Filmed in the fall of 1975 prior to and during Bob Dylan's Rolling Thunder Revue tour, the film features appearances and performances by Phil Ochs, Ronee Blakley, T-Bone Burnett, Ramblin' Jack Elliott, Allen Ginsberg, Arlo Guthrie, Ronnie Hawkins, Roger McGuinn, Joni Mitchell, Mick Ronson, Arlen Roth, Sam Shepard, Anne Waldman, and Harry Dean Stanton. Renaldo and Clara was released in its original four-hour form on January 25, 1978, in the United States. Its limited release in theaters in New York City, Los Angeles, and other cities was discontinued after a few weeks following widespread negative reviews.

== Production ==
Renaldo and Clara was influenced by the French film Les Enfants du Paradis, and was written by Dylan. Most of the performers are musicians or members of Dylan's inner circle; the only professional actors in the cast are Sam Shepard, Harry Dean Stanton, Helena Kallianiotes, and Ronee Blakley.

Many of the artists performing with the Rolling Thunder Revue are featured in the film, which also includes clips of concert performances and footage of Rubin Carter, the subject of Dylan's song "Hurricane". The film also features an appearance from the musician, David Blue, who gives some insight into the 1960s New York City folk music scene while playing a game of pinball. The machine was a Big Valley, built by Bally in 1970. The film also contains the last known footage of Phil Ochs, who is shown preparing to take the stage at Folk City in October 1975; he committed suicide six months later.

Poster Design and Title cards— John Kosh

== Cast ==
- Bob Dylan as Renaldo
- Sara Dylan as Clara
- Joan Baez as Woman in White
- Ronnie Hawkins as Bob Dylan
- Ronee Blakley as Mrs. Dylan
- Jack Elliott as Longheno de Castro
- Harry Dean Stanton as Lafkezio
- Bob Neuwirth as The Masked Tortilla
- Allen Ginsberg as The Father
- David Mansfield as The Son
- Helena Kallianiotes as herself
- Rubin "Hurricane" Carter as himself
- Scarlet Rivera as herself
- Roger McGuinn as himself
- David Blue as himself
- Joni Mitchell as herself
- Rob Stoner as himself
- Steven Soles as himself
- Mick Ronson as Security Guard
- Anne Waldman as Sister of Mercy
- T-Bone Burnett as The Inner Voice
- Larry Sloman as Newspaper Man
- Sam Shepard as Rodeo
- Howie Wyeth as himself
- Arlen Roth as himself
- Arlo Guthrie as Mandolin Player
- Roberta Flack as Guest Artist
- Phil Ochs as himself

== Reception ==
Upon its theatrical release in 1978, Renaldo and Clara received poor reviews, and, after opening in New York City and Los Angeles, its initial limited theatrical run was discontinued after a few weeks. The film was also shown in a film theatre in Hampstead, London, in a film theatre in Rialto, Dublin and in the Tyneside Cinema in Newcastle-upon-Tyne in May 1979.

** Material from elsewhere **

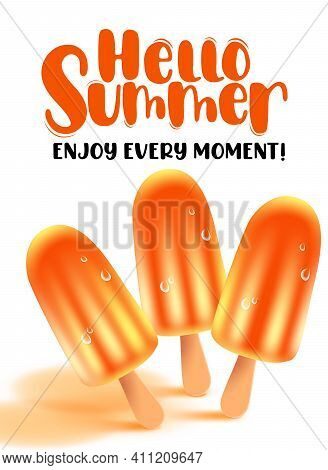 Summer Popsicle Vector Banner Design. Hello Summer Enjoy Every Moment Text In White Background With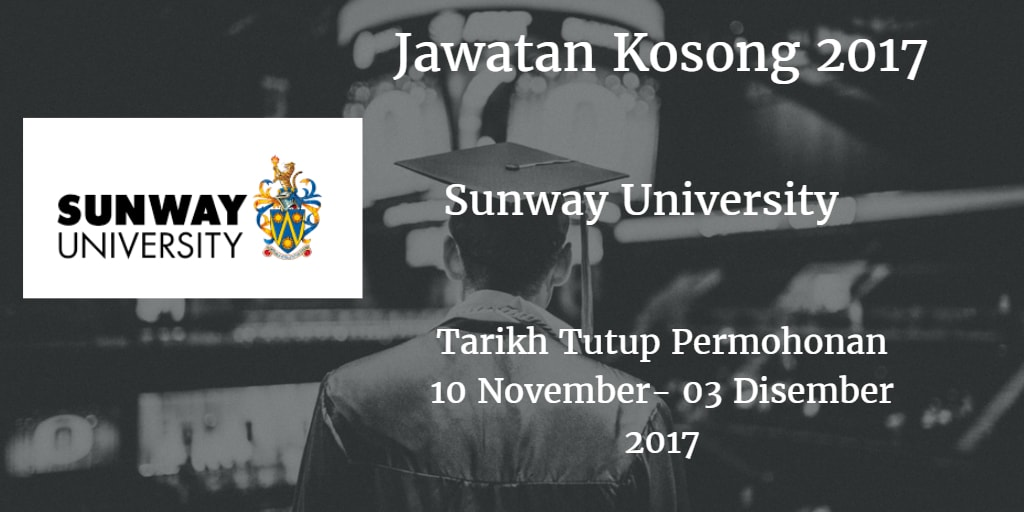 Jawatan Kosong Sunway University 10 November - 03 Disember 2017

Janet Maslin of The New York Times wrote in her review of the 1978 debut of Renaldo and Clara, "The film is full of connections to be made and riddles to be solved, but it approaches these things so dispassionately that the viewer has little choice but to follow suit. Even though Mr. Dylan makes it clear that he in no way wanted to make a concert film, the footage of him in performance provides not only the film's most electrifying moments but also its most emblematic ones"

Later in 1978, Dylan allowed a two-hour edit of the film to be distributed. The shortened version focused more on the concert footage and omitted many of the dramatic scenes.

After a small number of showings of the original version on European television, Dylan withdrew the film from distribution. It was shown in two parts 7–8 July 1980 on German television ZDF; on Finnish television 28 August 1982; 26 December 1983 (Boxing Day) on Channel 4 in the United Kingdom. The 4-hour version was also shown 29 May 2011 at the Glasgow Film Theatre.

As of 2021, the film has a Rotten Tomatoes score of 38% based on eight critic reviews, with an average rating of 4.5/10.

=== Accolades ===
This film received a dishonorable mention for Worst Picture at the first Stinkers Bad Movie Awards. It won in that category when the ballot for that year was revisited and expanded in 2003.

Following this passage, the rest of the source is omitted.